The query itself CAN be shortened:

mysql> SELECT count(*) FROM pligg_pageviews WHERE pv_type = 'story';

+----------+
| count(*) |
+----------+
|    11329 |
+----------+
1 row in set (0.05 sec)

And we have informed the developers of Pligg and the module Page Statistics v 0.2 of the issue and urged them to change the code as soon as possible - however it sure does seem to us that this is poor use of memory and should not be consuming multiple gigabytes of memory during execution.
[17 Jan 2009 13:48] Valeriy Kravchuk
Thank you for a problem report. Please, send the results of:

EXPLAIN SELECT
  count(*)
FROM
  pligg_pageviews, pligg_links
WHERE
  `pv_type`='story'
AND
  link_id IN(
    SELECT DISTINCT
      link_id
    FROM
      pligg_links
    WHERE
      link_id = pv_page_id)\G

from your environment.
[19 Jan 2009 2:16] Daniel Smythe
Here's the Explain output. It is a considerable number of rows, however still seems out of place to me:

mysql> EXPLAIN SELECT count(*) FROM pligg_pageviews,pligg_links WHERE `pv_type`='story' AND link_id IN(SELECT DISTINCT link_id FROM pligg_links WHERE link_id=pv_page_id);
+----+--------------------+-----------------+--------+---------------+---------+---------+------------------------------------+-------+-------------------------------------------+
| id | select_type        | table           | type   | possible_keys | key     | key_len | ref                                | rows  | Extra                                     |
+----+--------------------+-----------------+--------+---------------+---------+---------+------------------------------------+-------+-------------------------------------------+
|  1 | PRIMARY            | pligg_pageviews | ref    | pv_type       | pv_type |       1 | const                              | 11359 | Using where; Using index                  |
|  1 | PRIMARY            | pligg_links     | index  | NULL          | PRIMARY |       4 | NULL                               |  1480 | Using where; Using index                  |
|  2 | DEPENDENT SUBQUERY | pligg_links     | eq_ref | PRIMARY       | PRIMARY |       4 | newsurl.pligg_pageviews.pv_page_id |     1 | Using where; Using index; Using temporary |
+----+--------------------+-----------------+--------+---------------+---------+---------+------------------------------------+-------+-------------------------------------------+
3 rows in set (0.00 sec)

mysql> select 11357*1480;
+------------+
| 11357*1480 |
+------------+
|   16808360 |
+------------+
1 row in set (0.00 sec)

We're still only talking about 3MB of data or so.

PROBLEMS TO WORK ON
1. Transcribe the stretch of the MySQL bug thread from "The query itself" through "set (0.05 sec)".
2. Write the next part of the MySQL bug thread, picking up right after its final sentence.
The items that follow are separate material and have no connection to the MySQL bug thread.

ENTRIES
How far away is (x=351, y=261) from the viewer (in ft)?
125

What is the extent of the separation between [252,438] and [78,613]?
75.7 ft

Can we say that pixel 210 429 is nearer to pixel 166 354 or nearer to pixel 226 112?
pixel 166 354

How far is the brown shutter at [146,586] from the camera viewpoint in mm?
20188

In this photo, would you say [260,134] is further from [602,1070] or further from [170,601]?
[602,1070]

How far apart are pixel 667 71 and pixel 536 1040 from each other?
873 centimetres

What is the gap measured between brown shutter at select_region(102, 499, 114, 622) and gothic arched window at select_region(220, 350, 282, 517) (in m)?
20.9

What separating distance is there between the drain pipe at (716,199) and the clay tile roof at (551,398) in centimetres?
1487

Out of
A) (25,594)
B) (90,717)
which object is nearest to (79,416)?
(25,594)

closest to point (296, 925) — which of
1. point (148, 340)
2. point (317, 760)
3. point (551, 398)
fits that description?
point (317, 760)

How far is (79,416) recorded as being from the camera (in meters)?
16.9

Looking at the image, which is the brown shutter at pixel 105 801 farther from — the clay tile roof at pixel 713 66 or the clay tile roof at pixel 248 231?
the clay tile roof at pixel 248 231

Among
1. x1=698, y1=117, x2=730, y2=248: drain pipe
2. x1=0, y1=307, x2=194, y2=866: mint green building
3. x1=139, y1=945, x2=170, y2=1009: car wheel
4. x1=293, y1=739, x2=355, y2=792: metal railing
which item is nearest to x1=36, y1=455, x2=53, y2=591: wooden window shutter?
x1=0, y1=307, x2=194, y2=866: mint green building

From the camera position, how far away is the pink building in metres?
...
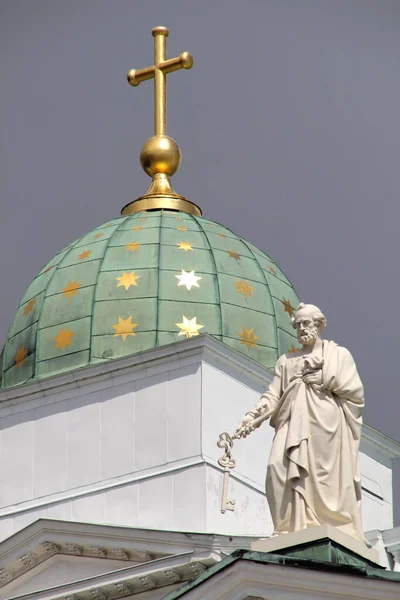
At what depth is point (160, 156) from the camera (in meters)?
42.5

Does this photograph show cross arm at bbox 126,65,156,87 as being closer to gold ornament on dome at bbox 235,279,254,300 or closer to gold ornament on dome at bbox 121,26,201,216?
---
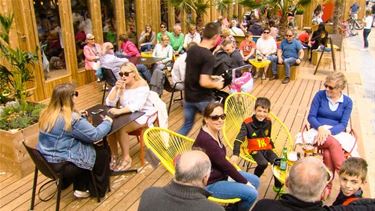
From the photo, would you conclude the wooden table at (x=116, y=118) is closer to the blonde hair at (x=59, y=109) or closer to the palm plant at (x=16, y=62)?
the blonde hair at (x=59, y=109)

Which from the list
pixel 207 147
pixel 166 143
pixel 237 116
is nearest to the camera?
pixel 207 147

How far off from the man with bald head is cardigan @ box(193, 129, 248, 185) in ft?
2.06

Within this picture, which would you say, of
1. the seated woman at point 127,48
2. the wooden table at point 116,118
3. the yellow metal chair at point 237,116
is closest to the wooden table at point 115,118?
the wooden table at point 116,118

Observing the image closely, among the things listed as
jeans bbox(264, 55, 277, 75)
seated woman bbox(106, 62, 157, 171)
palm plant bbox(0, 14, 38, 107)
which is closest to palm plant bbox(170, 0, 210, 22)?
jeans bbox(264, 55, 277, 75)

EXPECTED RESPONSES
1.
The query itself CAN be shortened:

mysql> SELECT count(*) FROM pligg_pageviews WHERE pv_type = 'story';

+----------+
| count(*) |
+----------+
|    11329 |
+----------+
1 row in set (0.05 sec)

2.
mysql> show table status like 'pligg_links';
+-------------+--------+---------+------------+------+----------------+-------------+-----------------+--------------+-----------+----------------+---------------------+---------------------+------------+-----------------+----------+----------------+---------+
| Name        | Engine | Version | Row_format | Rows | Avg_row_length | Data_length | Max_data_length | Index_length | Data_free | Auto_increment | Create_time         | Update_time         | Check_time | Collation       | Checksum | Create_options | Comment |
+-------------+--------+---------+------------+------+----------------+-------------+-----------------+--------------+-----------+----------------+---------------------+---------------------+------------+-----------------+----------+----------------+---------+
| pligg_links | MyISAM |       9 | Dynamic    | 1480 |           1364 |     2019200 |      4294967295 |      3322880 |         0 |           1481 | 2008-10-22 02:29:21 | 2009-01-16 09:18:32 | NULL       | utf8_general_ci |     NULL |                |         |
+-------------+--------+---------+------------+------+----------------+-------------+-----------------+--------------+-----------+----------------+---------------------+---------------------+------------+-----------------+----------+----------------+---------+
1 row in set (0.00 sec)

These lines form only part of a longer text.